Reading passage:
#####

Henry David Thoreau once wisely said:
“As a single footstep will not make a path on the earth, so a single thought will not make a pathway in the mind. To make a deep physical path, we walk again and again. To make a deep mental path, we must think over and over the kind of thoughts we wish to dominate our lives.”
While my index card based Commonplace Book is easily referable and re-organized, power also lies in the repetition of building it. When merely reading a book, we only get a single exposure to its best, most important passages. But with the index card system, we get many exposures to the same passage, walking that mental path over and over.
We get a first exposure when reading a book. A second, when re-reading a passage to figure out exactly what to circle. A third, after finishing the book and returning to decide if the circled passage is worth writing down. And a fourth prolonged exposure, transcribing it. Now easily referable, the passage can be encountered again and again, walking a mental pathway deeper and deeper into our minds.
Of course, it would be faster and easier to keep a Commonplace Book electronically—to copy and paste and organize quotes with a program like Evernote—however, I've found writing index cards by hand also works to write a passage deeper into my mind. The additional time this takes also acts as a quality filter as I won't waste my time writing out less important passages.

#####

Supplied information:
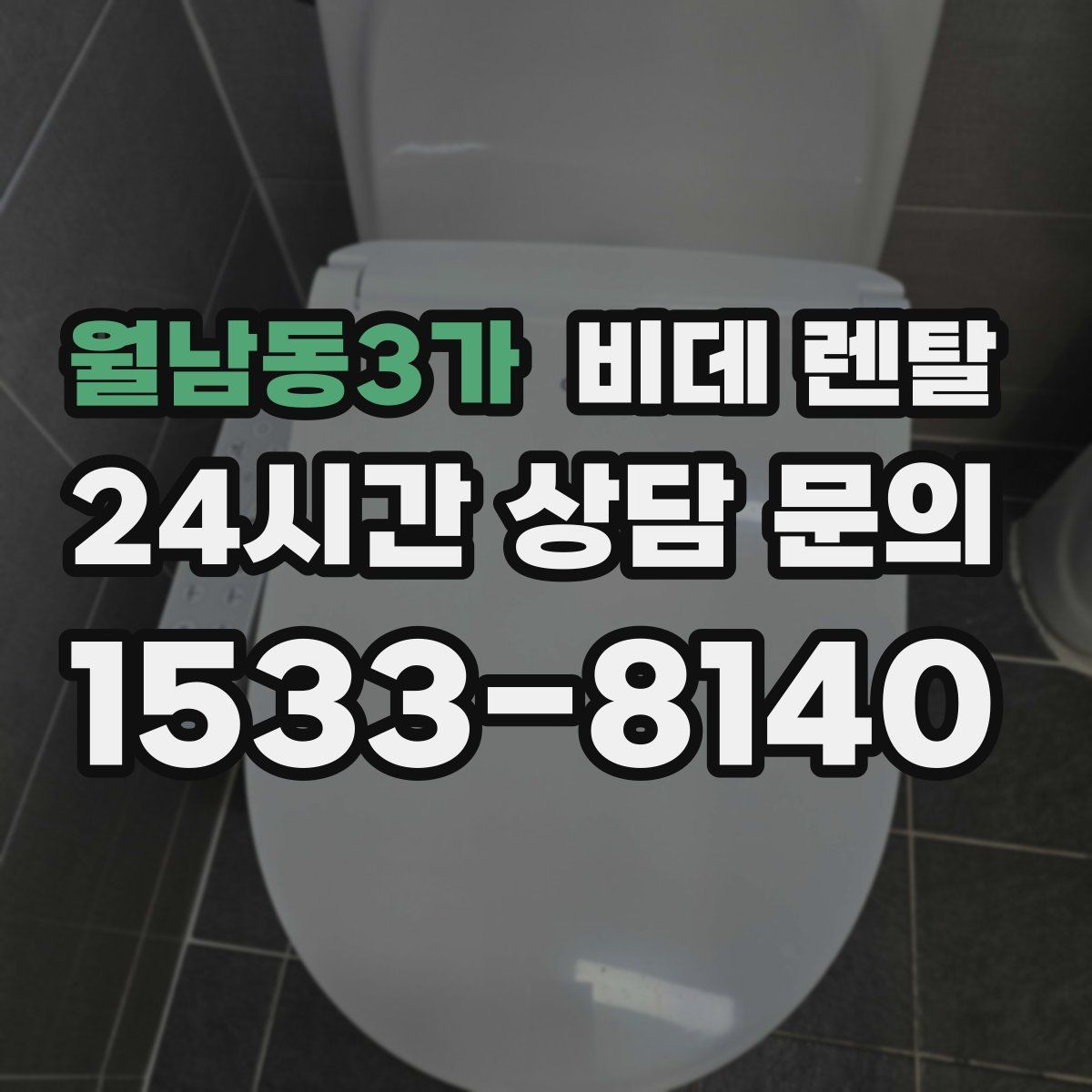 월남동3가 비데 렌탈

#####

What you need to do: From the passage on the index card Commonplace Book, return the portion starting at "While my index" and ending at "over and over.", copied word for word. The data that comes after the text isn't needed here.

Problem solution:
While my index card based Commonplace Book is easily referable and re-organized, power also lies in the repetition of building it. When merely reading a book, we only get a single exposure to its best, most important passages. But with the index card system, we get many exposures to the same passage, walking that mental path over and over.